[Fragment dokumentu]

Po latach dochodzę do wniosku, że Daevid Allen był naprawdę ciekawą postacią. Nagrał bardzo dużo muzyki, w większości nawet interesującej. Z zespołem Gong wyszło jednak nie aż tak dużo płyt - w sumie uczestniczył w nagraniu tylko 11 (na dwunastej pojawia się tylko w jednym nagraniu). Uważam, że te płyty są kanoniczne - można spokojnie olać albumy, na których Allena nie ma (z wyjątkiem tych stworzonych w ostatnich latach), a te sygnowane nazwą Pierre Moerlen's Gong to już w ogóle inna bajka i inna muzyka. Dlatego też skupię się tylko na tych Allenowych i post-Allenowych:
1970 - Magick Brother
Na okładce oprócz nazwy Gong mamy też nazwiska Daevid Allen i Gilli Smyth. I właściwie to jest to solowe dokonaniu tych dwojga. Muzyka jest bardziej folkowa, czasami rockowa, ale jeszcze nie Gongowa, choć pojawiają się przebłyski. Dodatkowo Allen gra tu też na basie - to jedyny album na którym pojawia się jako basista. Nie jest zła, ale szału też nie robi. Na pewno podoba mi się bardziej niż Banana Moon - solowy debiut Allena.
1971 - Camembert Electrique
To już Gong pełną gębą. Znakomity riff w You Don't Kill Me nie zestarzał się do dziś - i do dziś to jeden z chętniej granych utworów z "back catalogue" grupy. Ale poza tym mamy już typowo Allenowy humor (I've Bin Stone Before, O Mother) czy jazzrockowe odloty (Fohat Digs Holes in Space). Nie brakuje też ładnych melodii (Selene, And You Tried So Hard). Bardzo lubię ten album, chyba się tu pojawi za jakiś czas.

[/Fragment dokumentu]
[Dostarczony materiał]

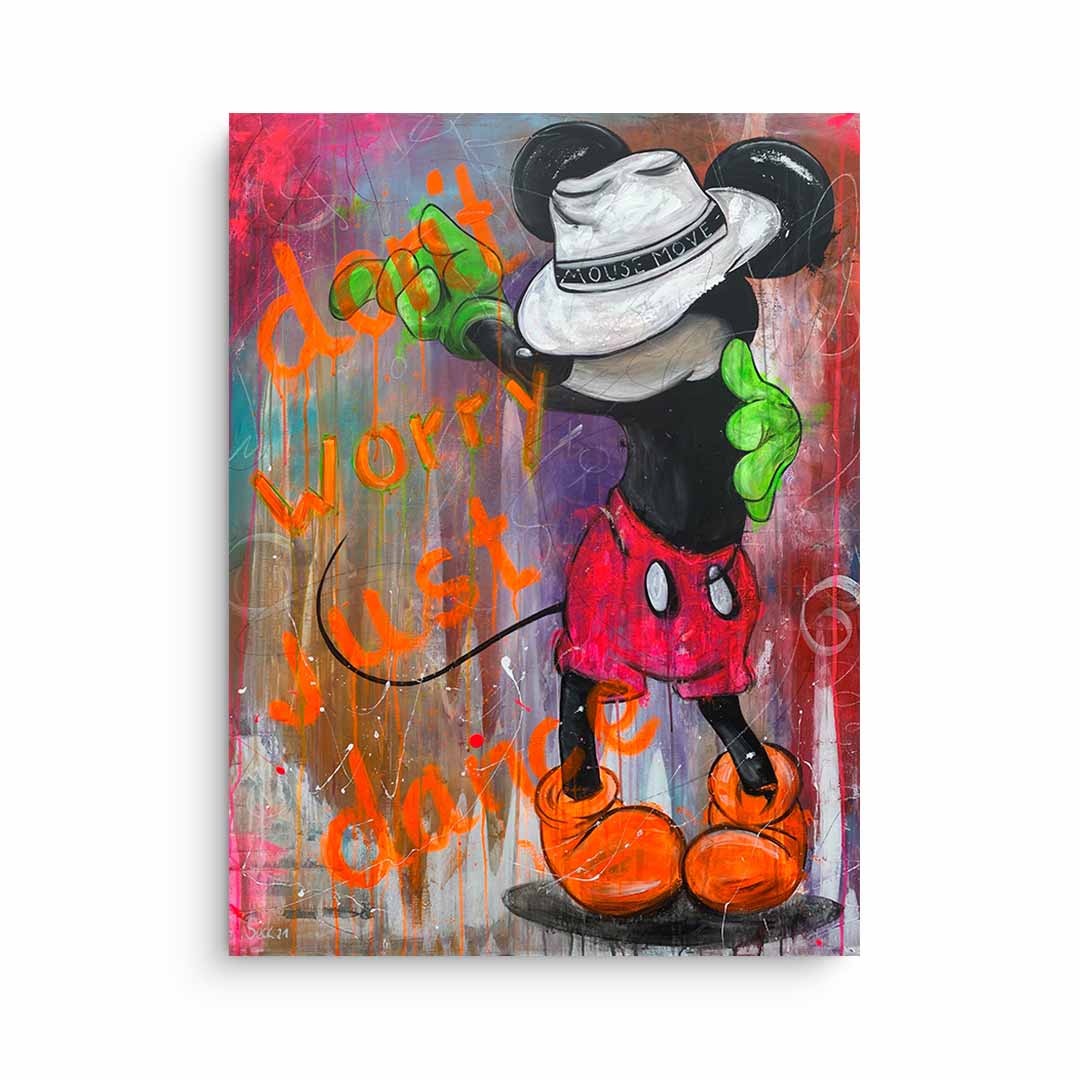 Don't worry, just dance - acrylic glass
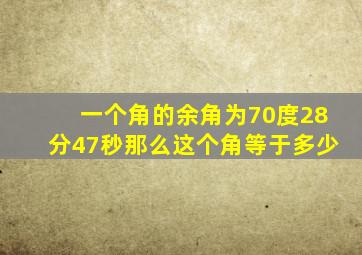 一个角的余角为70度28分47秒那么这个角等于多少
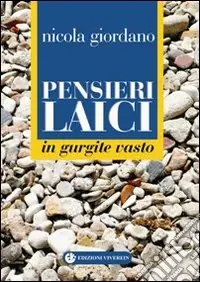 Pensieri laici. In gurgite vasto Di Tendenza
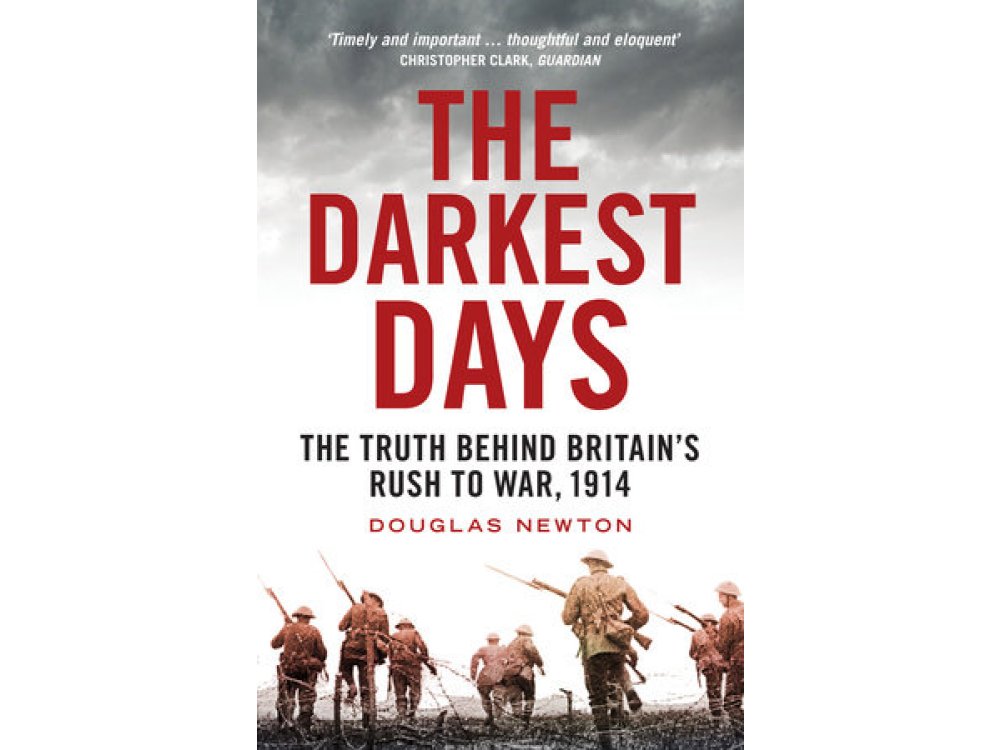 The Darkest Days: The Truth Behind Britain’s Rush to War, 1914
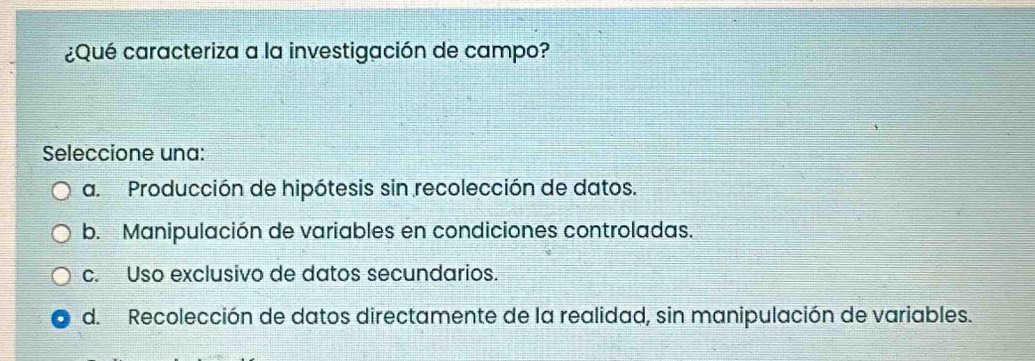 ¿Qué caracteriza a la investigación de campo?
Seleccione una:
a. Producción de hipótesis sin recolección de datos.
b. Manipulación de variables en condiciones controladas.
c. Uso exclusivo de datos secundarios.
d. Recolección de datos directamente de la realidad, sin manipulación de variables.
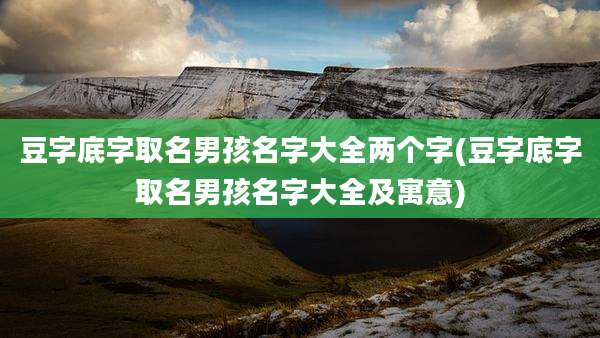 豆字底字取名男孩名字大全两个字(豆字底字取名男孩名字大全及寓意)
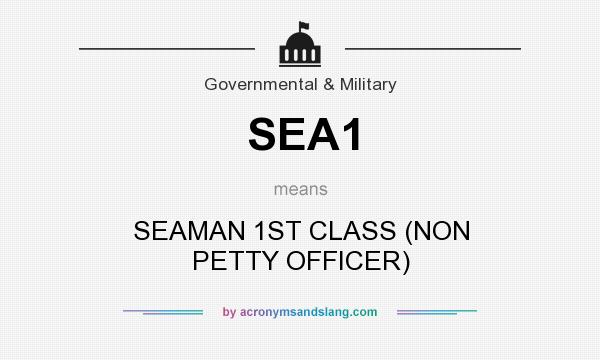 What does SEA1 mean? It stands for SEAMAN 1ST CLASS (NON PETTY OFFICER)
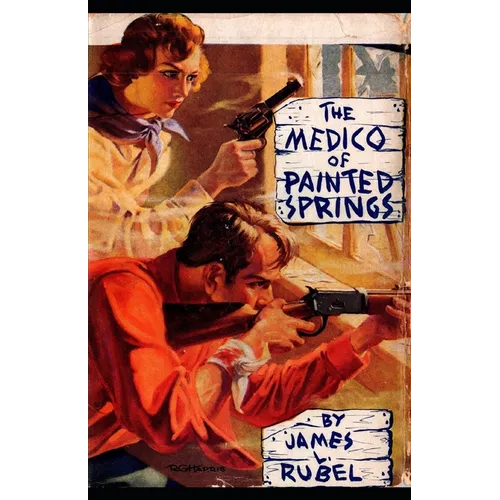 The Medico of Painted Springs - Paperback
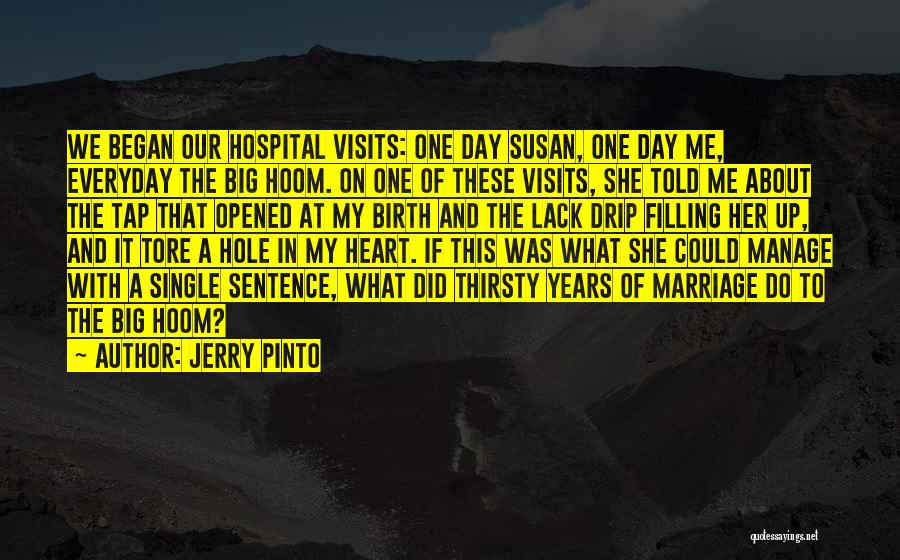 Jerry Pinto Quotes: We Began Our Hospital Visits: One Day Susan, One Day Me, Everyday The Big Hoom. On One Of These Visits,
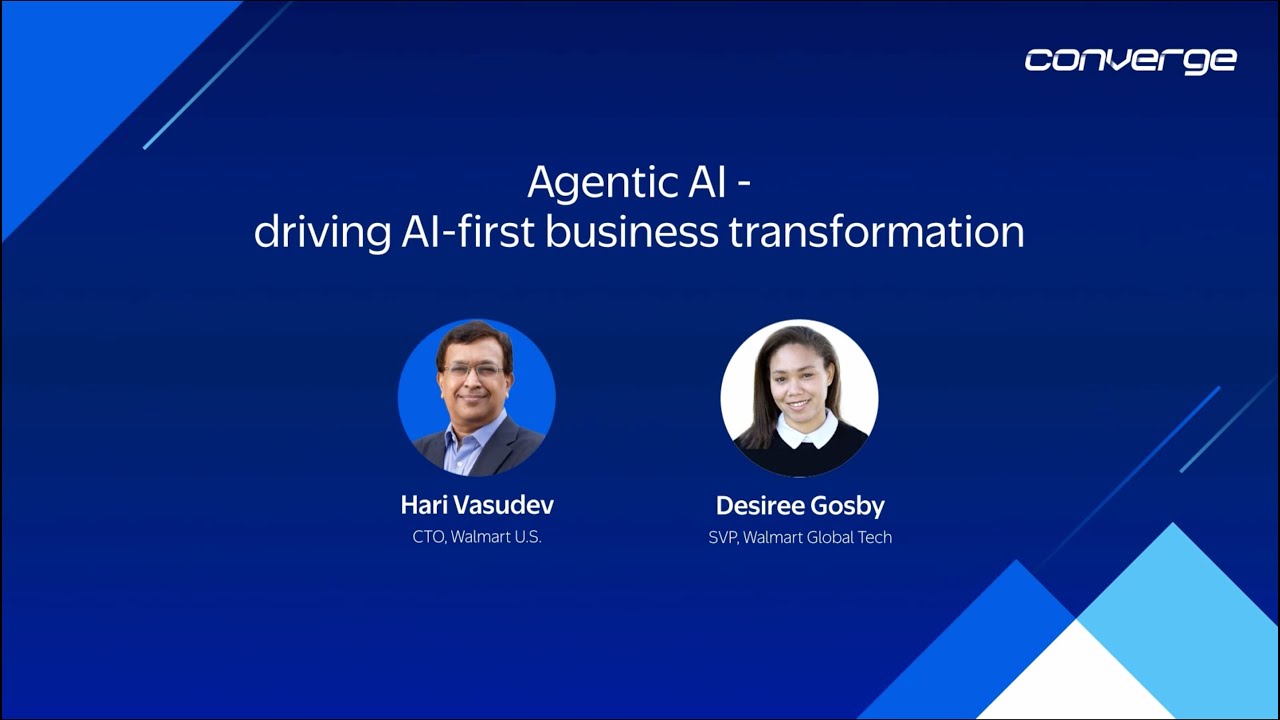How Agentic AI is reinventing the enterprise at Walmart | Converge 2025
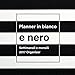 Produktbild Planner in bianco e nero: Settimanali e mensili 2017 Organizer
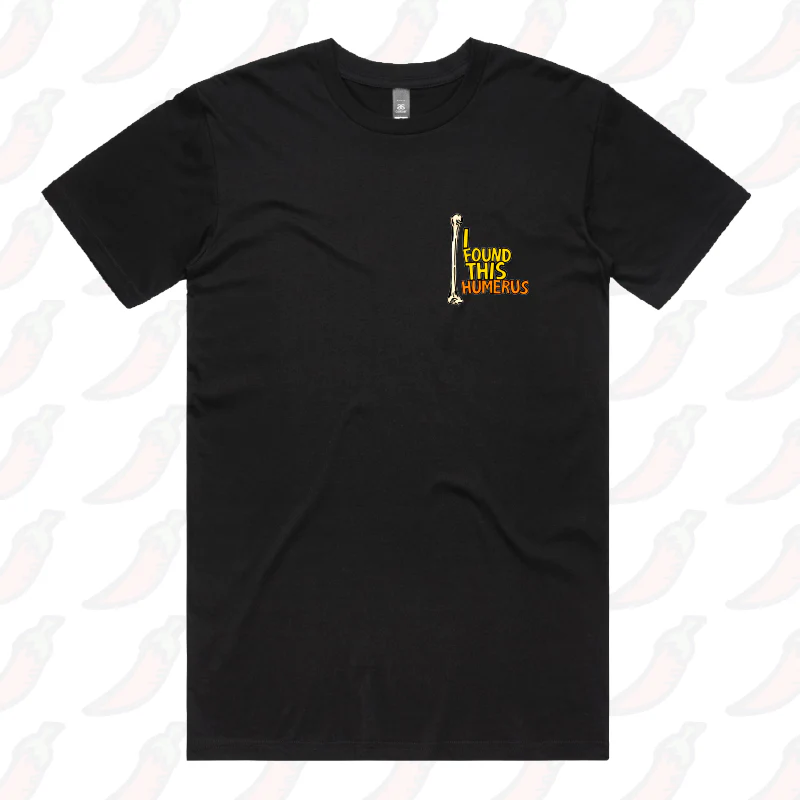 I Found This Humerus 🦴 – Men's T Shirt - Image 4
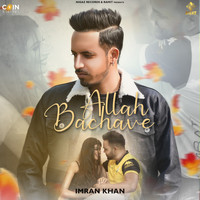 Imran Khan - Allah Bachave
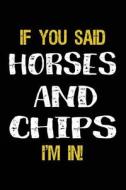 If You Said Horses and Chips I'm in: Journals to Write in for Kids - 6x9 di Dartan Creations edito da Createspace Independent Publishing Platform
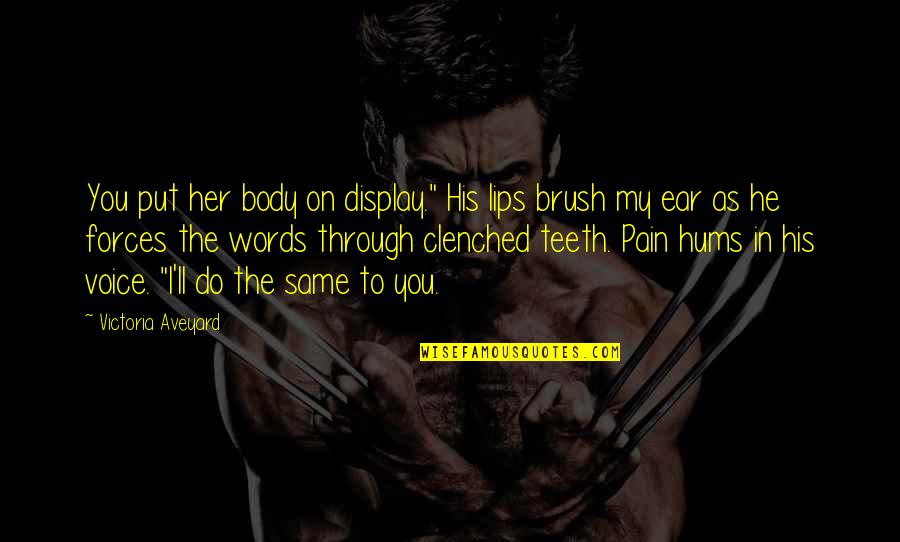 Pain In My Body Quotes By Victoria Aveyard: You put her body on display." His lips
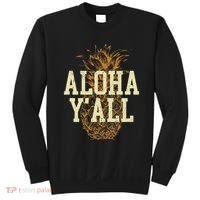 Aloha Yall Pineapple Vacation Hawaiian Sweatshirt thumb 0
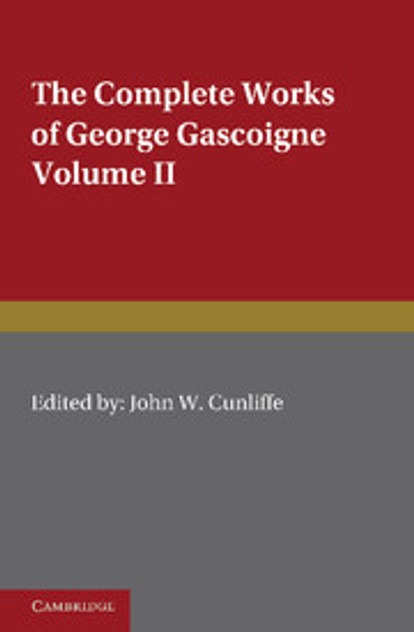 The Complete Works of George Gascoigne The Complete Works of George Gascoigne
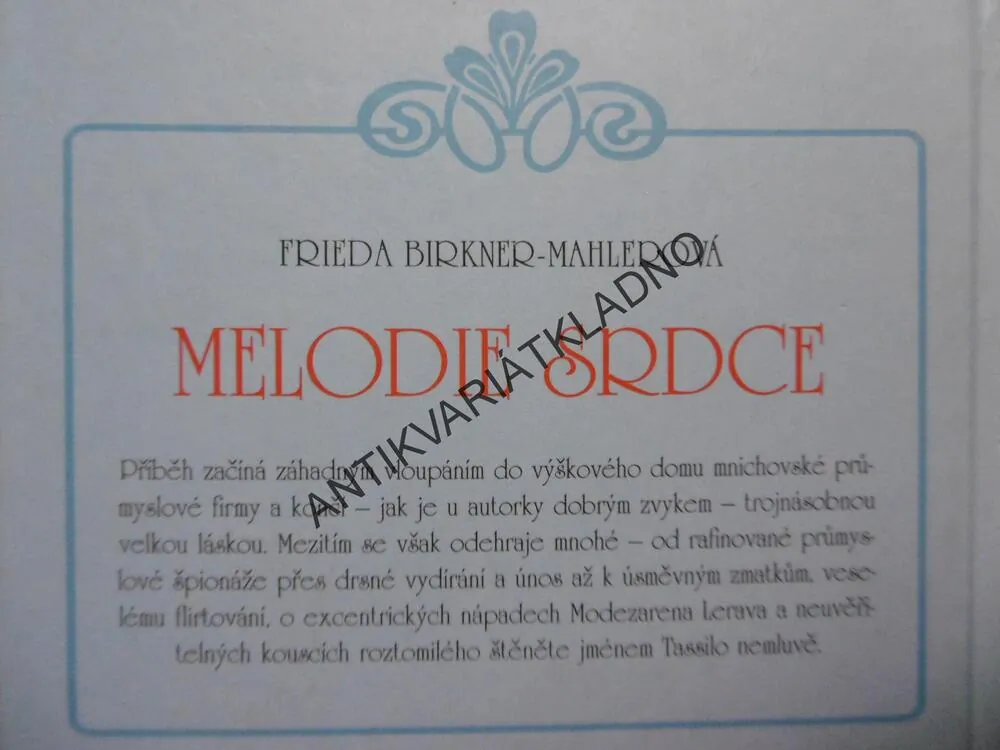 MELODIE SRDCE, FRIEDA BIRKNER- MAHLEROVÁ, **an
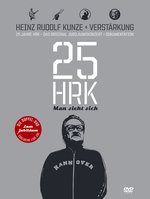 Film: Heinz Rudolf Kunze - 25 Jahre HRK [2 DVDs] (+CD)
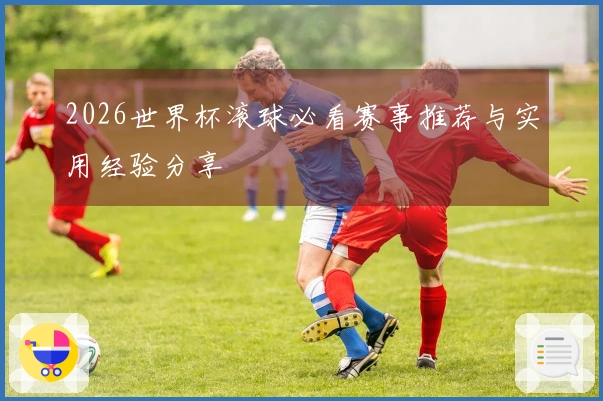 2026世界杯滚球必看赛事推荐与实用经验分享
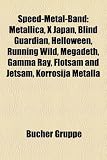 Speed-Metal-Band: Metallica, X Japan, Blind Guardian, Helloween, Running Wild, Megadeth, Gamma Ray, Flotsam and Jetsam, Korrosija Metall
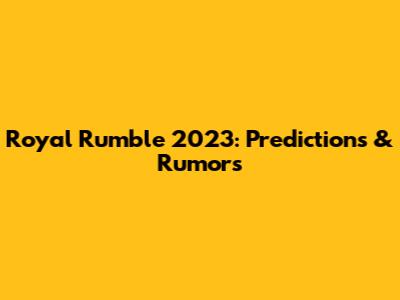 Royal Rumble 2023: Predictions & Rumors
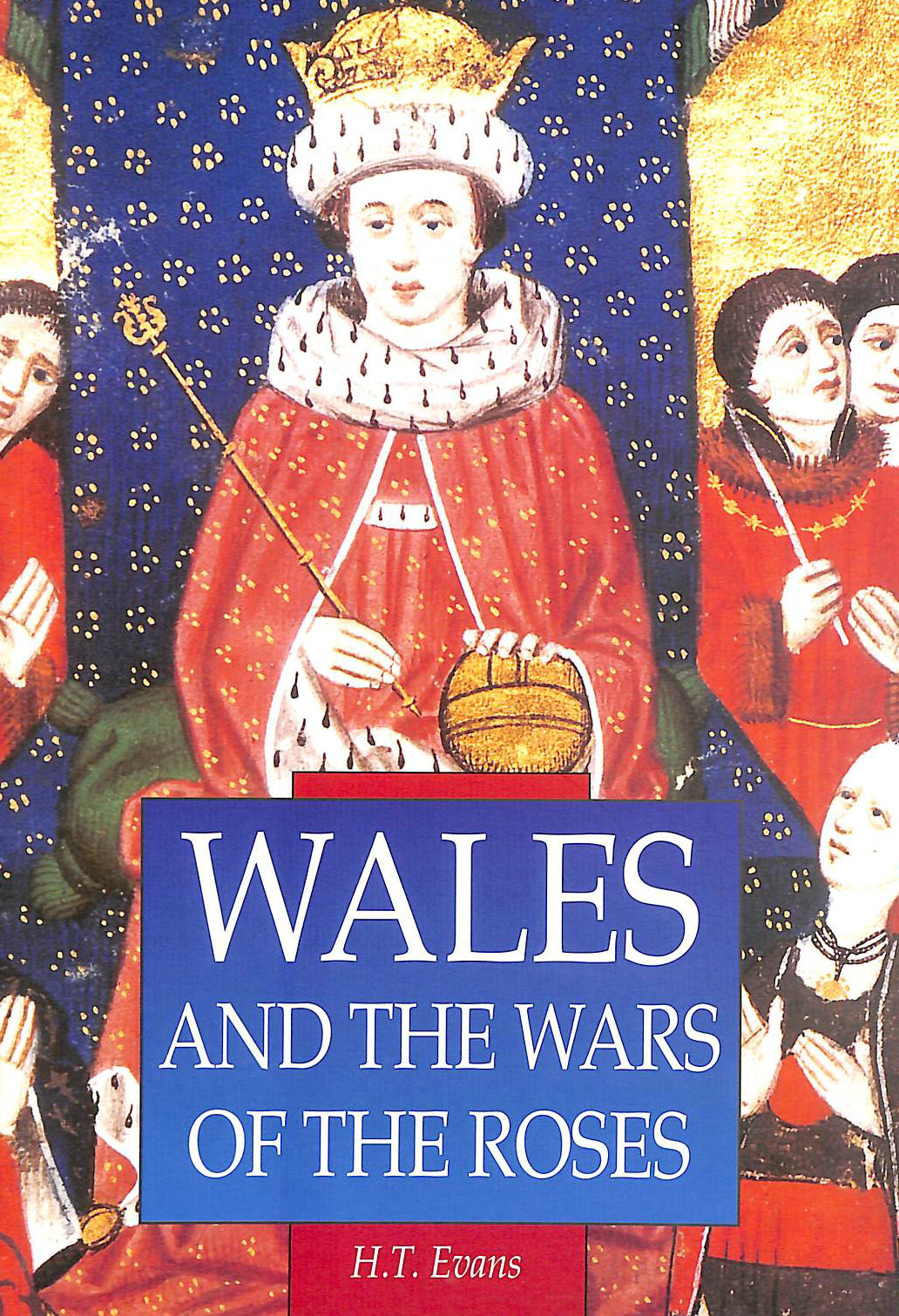 EVANS, H. T.; GRIFFITHS, R. A. [INTRODUCTION] - Wales and the Wars of the Roses (Sutton Illustrated History Paperbacks)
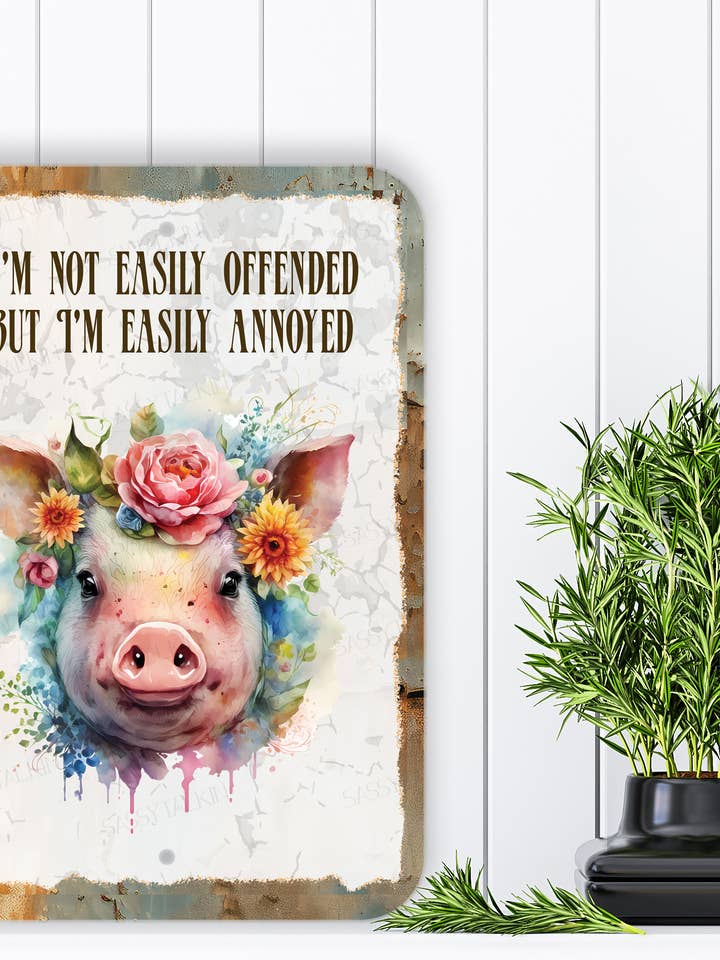 Metal Sign, Funny Farm, Pig, I'm not easily offended for wholesale by Sassy Talkin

[/Dostarczony materiał]

■ Twoje zadanie:
Przytocz ponownie tekst o płytach zespołu Gong, od słów "1971 - Camembert" aż po słowa "za jakiś czas.", podmieniając w nim "riff" na "motyw".

■ Odpowiedź pisemna:
1971 - Camembert Electrique
To już Gong pełną gębą. Znakomity motyw w You Don't Kill Me nie zestarzał się do dziś - i do dziś to jeden z chętniej granych utworów z "back catalogue" grupy. Ale poza tym mamy już typowo Allenowy humor (I've Bin Stone Before, O Mother) czy jazzrockowe odloty (Fohat Digs Holes in Space). Nie brakuje też ładnych melodii (Selene, And You Tried So Hard). Bardzo lubię ten album, chyba się tu pojawi za jakiś czas.